東京メイン社長から抜け駆けの予約連絡。東京で遊んでた金、博子ちゃんにつかいたい
東京の自宅の書斎で、メインの社長はしばらくスマホを握ったまま、画面を眺めていた。
ウイスキーのグラスは半分ほど残っている。
頭の中は、六本木でも銀座でもない。
鴨川の風。蒼空の味。紙コップ。肉じゃが。
そして、博子の横顔。
「……これ、ちょっとやばいな。」
自分でも、そう思う。ガチ恋か、と言われたら違う。
あの子を独占したいとか、彼女にしたいとか、そういうベタな話ではない。
刺さっているのは、“博子”そのものよりも、
博子の座組。博子の設計。博子の気づき。
そこに、ガチ恋している。
しばらく迷ったあと、社長はスマホを開いた。
博子のLINEをタップする。
――今日はありがとうな。
打ち始めたら、意外と指は止まらなかった。
――正直、めちゃくちゃ染みたわ。
――ワクワク止まらんかった。
ここまでは素直な感想。
だが、そこからが本音だった。
――もう一回、銀座とか六本木で遊んでみるわ。
――博子ちゃんの話、ちょっと出してみて、向こうがどう反応するか見たい。
送る前に、一瞬ためらう。
でも、消さない。
――でもな、ひょっとしたらやけど、今まで六本木・銀座に使ってた力、
――全部博子ちゃんに使うかもしれん。
自分で打ちながら、笑ってしまう。
「何言うてんねん俺。」
他の二人は知らん。
でも、自分は完全に偏き始めている。
――あの座組、マジでやばい。
――外で遊んでほしいっていうのもあるけど、
――北新地に足向けようかなと思ってる。
ここで一旦、止まる。
深呼吸。
これは恋文ちゃう。
投資先の選定でもない。
ただの本音。
――土曜、俺が行けそうな日あったら教えてくれへん?
――日曜でもええ。
――3人でワーっとやるのとは別で、
――俺、ちょっとそっち寄りになってるわ。
送信ボタンを押す直前、自分でも驚く。
六本木でも銀座でも、気分で店を決める。
女の子も、その場のノリ。
こんなふうに、一人に“予定を合わせようとする”なんて、いつ以来や。
「俺、執着してるやん。」
彼女を作ろうと思えば、いくらでもできる。
東京沿線でも、都内でも。
でも――
“気づき”をくれる女は、そうそういない。
ロジカルに殴られるのとは違う。
体験で、余白で、じわっと腹に落ちる。
あれはやばい。本気でやばい。
そう思いながら、送信を押した。
既読がつくまで、妙に落ち着かない。
*****
一方その頃。
博子は風呂上がりで、髪をタオルで拭きながらスマホを見た。
通知。メインの社長。
「はやっ。」
さっき別れたばかりやん、と小さく笑う。
何気なく開いた。
最初の数行を読んで、ふっと口元が緩む。
ありがとう、染みた、ワクワク。想定内。
でも、その先を読んだ瞬間、
博子の手が止まった。
――今まで六本木・銀座に使ってた力、全部博子ちゃんに使うかもしれん。
「は?」
声が漏れる。
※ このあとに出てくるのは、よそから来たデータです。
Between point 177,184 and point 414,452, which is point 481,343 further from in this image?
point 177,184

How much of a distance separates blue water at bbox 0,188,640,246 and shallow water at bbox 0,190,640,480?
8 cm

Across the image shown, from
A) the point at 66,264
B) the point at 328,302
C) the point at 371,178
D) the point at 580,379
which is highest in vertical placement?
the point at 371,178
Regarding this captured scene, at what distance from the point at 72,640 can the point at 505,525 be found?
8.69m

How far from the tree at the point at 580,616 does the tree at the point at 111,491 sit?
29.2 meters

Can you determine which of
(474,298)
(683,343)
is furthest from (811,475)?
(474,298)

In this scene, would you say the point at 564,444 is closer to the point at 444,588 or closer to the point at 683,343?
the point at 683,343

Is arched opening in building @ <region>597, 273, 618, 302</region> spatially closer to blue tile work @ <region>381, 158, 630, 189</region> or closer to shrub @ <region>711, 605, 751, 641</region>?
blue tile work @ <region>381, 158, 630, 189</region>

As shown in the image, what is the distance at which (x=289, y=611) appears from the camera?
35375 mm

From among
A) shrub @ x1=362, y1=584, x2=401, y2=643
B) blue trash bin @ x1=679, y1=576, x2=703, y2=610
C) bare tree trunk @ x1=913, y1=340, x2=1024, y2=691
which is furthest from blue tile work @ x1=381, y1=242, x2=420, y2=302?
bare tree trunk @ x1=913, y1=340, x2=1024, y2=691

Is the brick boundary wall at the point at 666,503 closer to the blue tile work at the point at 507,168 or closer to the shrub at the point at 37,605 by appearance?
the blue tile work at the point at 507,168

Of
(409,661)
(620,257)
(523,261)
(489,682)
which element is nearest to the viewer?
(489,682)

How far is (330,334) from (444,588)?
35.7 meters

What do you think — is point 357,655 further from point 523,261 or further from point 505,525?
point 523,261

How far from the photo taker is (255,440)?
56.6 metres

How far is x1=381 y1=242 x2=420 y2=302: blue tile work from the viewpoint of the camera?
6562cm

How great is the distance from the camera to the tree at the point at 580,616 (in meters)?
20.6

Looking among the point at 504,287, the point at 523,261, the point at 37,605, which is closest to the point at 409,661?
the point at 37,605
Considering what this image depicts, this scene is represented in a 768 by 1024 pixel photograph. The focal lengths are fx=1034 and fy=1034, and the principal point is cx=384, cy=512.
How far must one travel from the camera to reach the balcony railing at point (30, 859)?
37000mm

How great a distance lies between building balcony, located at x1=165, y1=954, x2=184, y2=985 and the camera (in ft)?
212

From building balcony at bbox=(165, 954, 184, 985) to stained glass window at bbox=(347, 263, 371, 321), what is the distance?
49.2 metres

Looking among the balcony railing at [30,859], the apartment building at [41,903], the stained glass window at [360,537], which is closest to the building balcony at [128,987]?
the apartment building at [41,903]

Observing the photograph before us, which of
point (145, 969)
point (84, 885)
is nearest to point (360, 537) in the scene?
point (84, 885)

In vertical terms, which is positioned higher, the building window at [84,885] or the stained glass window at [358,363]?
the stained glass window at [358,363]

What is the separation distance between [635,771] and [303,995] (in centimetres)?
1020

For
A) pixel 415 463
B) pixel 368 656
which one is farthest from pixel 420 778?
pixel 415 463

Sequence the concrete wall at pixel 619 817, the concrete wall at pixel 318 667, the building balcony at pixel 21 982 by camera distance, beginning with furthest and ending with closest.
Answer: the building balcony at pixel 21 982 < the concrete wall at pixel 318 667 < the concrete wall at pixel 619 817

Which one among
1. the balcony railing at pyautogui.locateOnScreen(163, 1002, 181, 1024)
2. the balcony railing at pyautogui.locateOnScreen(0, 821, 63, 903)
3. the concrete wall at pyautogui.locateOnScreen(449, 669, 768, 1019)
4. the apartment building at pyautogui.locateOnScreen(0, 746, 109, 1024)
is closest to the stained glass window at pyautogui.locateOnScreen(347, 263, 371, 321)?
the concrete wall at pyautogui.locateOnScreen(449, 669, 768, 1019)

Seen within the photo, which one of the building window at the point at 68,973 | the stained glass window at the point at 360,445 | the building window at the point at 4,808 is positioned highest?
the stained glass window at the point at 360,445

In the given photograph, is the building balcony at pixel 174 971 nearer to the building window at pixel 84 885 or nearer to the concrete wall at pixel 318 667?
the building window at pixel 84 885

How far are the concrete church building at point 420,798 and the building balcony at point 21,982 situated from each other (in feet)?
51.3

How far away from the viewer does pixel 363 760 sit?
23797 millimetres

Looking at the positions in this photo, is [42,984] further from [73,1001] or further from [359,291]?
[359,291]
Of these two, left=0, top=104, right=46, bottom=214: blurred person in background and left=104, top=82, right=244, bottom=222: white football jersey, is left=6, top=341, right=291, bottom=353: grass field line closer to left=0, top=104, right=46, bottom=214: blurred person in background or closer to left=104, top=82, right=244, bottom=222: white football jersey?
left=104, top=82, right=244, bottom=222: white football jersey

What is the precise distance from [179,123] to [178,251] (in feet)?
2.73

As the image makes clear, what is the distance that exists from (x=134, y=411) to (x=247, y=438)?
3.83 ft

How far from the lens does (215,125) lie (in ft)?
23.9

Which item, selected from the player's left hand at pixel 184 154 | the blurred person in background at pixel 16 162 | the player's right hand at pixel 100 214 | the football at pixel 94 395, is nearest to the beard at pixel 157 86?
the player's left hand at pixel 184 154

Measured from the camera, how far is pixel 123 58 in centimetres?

読み返す。もう一度。
――土曜、俺が行けそうな日あったら教えてくれへん?
博子はベッドに腰を下ろした。
「ちょ、ちょっと待って……」
これは、ガチ恋の匂いではない。
もっと厄介。座組に惚れてる。気づきに惚れてる。
だからこそ、ブレない。博子は理解していた。
こういうタイプは、本気で刺さったら、長い。
しかも、金も時間も動かす。嬉しい。
正直、めちゃくちゃ嬉しい。自分の設計がここまで届いた。
でも同時に、警報も鳴る。
「偏きすぎたらあかん。」
チーム戦。
アルカちゃんもさきちゃんもいる。
ここで自分だけに寄せすぎたら、バランスが崩れる。
しかも、“執着”が始まると、期待値も上がる。
毎回あのレベルを求められたら、しんどい。
博子は深呼吸した。
これは、扱いを間違えたらいけない。
ビジネスでも、恋でもない。
“価値”への恋。
一番中毒性があるやつ。
スマホを握りしめながら、博子は少しだけ震えた。
「……やばいの来たな。」
嬉しさと、怖さと、責任。
全部混ざった感情。
それでも、口元は少し上がっていた。
自分の座組が、本当に刺さった証拠。
びっくりしているのに、
どこか誇らしい。
そんな複雑な顔で、博子は返信を考え始めた。